** begin Data for this task **

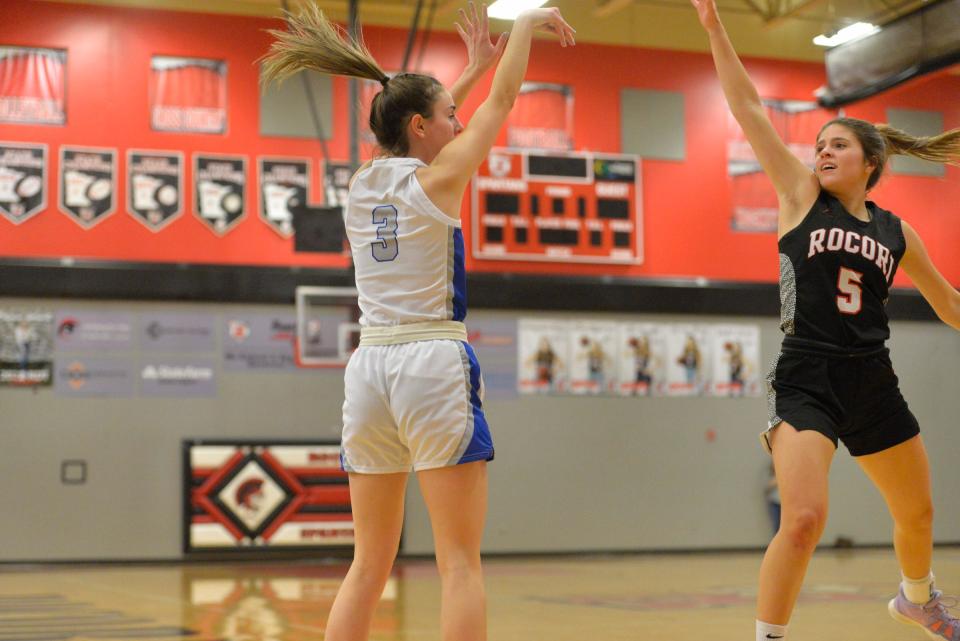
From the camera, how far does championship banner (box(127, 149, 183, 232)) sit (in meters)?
12.3

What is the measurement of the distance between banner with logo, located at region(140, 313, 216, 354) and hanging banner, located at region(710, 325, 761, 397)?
5.85 metres

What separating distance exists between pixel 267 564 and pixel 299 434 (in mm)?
1437

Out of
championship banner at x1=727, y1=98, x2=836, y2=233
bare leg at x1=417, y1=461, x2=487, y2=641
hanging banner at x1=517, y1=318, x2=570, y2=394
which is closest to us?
bare leg at x1=417, y1=461, x2=487, y2=641

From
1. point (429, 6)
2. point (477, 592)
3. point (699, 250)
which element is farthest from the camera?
point (699, 250)

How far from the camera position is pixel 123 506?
39.1ft

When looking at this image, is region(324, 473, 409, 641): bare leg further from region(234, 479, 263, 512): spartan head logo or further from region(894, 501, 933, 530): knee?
region(234, 479, 263, 512): spartan head logo

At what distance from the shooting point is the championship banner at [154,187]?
12.3 metres

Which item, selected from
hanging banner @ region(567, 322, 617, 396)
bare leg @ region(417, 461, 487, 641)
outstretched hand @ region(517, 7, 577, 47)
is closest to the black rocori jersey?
outstretched hand @ region(517, 7, 577, 47)

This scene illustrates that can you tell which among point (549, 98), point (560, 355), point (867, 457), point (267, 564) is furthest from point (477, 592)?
point (549, 98)

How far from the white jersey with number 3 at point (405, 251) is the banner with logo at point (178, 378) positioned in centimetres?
912

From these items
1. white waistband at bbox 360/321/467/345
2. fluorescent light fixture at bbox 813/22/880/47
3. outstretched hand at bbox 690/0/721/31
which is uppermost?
fluorescent light fixture at bbox 813/22/880/47

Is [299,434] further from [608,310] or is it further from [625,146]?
[625,146]

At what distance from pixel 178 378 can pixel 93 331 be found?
3.27 feet

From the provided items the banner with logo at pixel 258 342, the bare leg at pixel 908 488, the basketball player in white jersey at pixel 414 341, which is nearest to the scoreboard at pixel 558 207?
the banner with logo at pixel 258 342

** end Data for this task **

Problem requirements
Reproduce every entry above verbatim, leaving out the pictures.

Answer to the exercise
From the camera, how far does championship banner (box(127, 149, 183, 232)) sit (in meters)?
12.3

What is the measurement of the distance between banner with logo, located at region(140, 313, 216, 354) and hanging banner, located at region(710, 325, 761, 397)?
5.85 metres

What separating distance exists between pixel 267 564 and pixel 299 434 (in mm)?
1437

Out of
championship banner at x1=727, y1=98, x2=836, y2=233
bare leg at x1=417, y1=461, x2=487, y2=641
hanging banner at x1=517, y1=318, x2=570, y2=394
which is closest to us?
bare leg at x1=417, y1=461, x2=487, y2=641

From
1. point (429, 6)
2. point (477, 592)
3. point (699, 250)
which element is farthest from the camera?
point (699, 250)

How far from the camera position is pixel 123 506?
39.1ft

When looking at this image, is region(324, 473, 409, 641): bare leg further from region(234, 479, 263, 512): spartan head logo or further from region(894, 501, 933, 530): knee?
region(234, 479, 263, 512): spartan head logo

At what distance from the shooting point is the championship banner at [154,187]?
12.3 metres

Which item, selected from
hanging banner @ region(567, 322, 617, 396)
bare leg @ region(417, 461, 487, 641)
outstretched hand @ region(517, 7, 577, 47)
is closest to the black rocori jersey?
outstretched hand @ region(517, 7, 577, 47)

This scene illustrates that can you tell which among point (549, 98), point (560, 355), point (867, 457), point (267, 564) is furthest from point (477, 592)?
point (549, 98)

How far from the white jersey with number 3 at point (405, 251) is the banner with logo at point (178, 378) positioned in centimetres?
912

From these items
1. white waistband at bbox 360/321/467/345
2. fluorescent light fixture at bbox 813/22/880/47
3. outstretched hand at bbox 690/0/721/31
which is uppermost?
fluorescent light fixture at bbox 813/22/880/47

Is [299,434] further from [608,310] or is it further from [625,146]?
[625,146]

At what distance from pixel 178 378 can pixel 93 331 be found?
3.27 feet

From the provided items the banner with logo at pixel 258 342, the bare leg at pixel 908 488, the basketball player in white jersey at pixel 414 341, which is nearest to the scoreboard at pixel 558 207?
the banner with logo at pixel 258 342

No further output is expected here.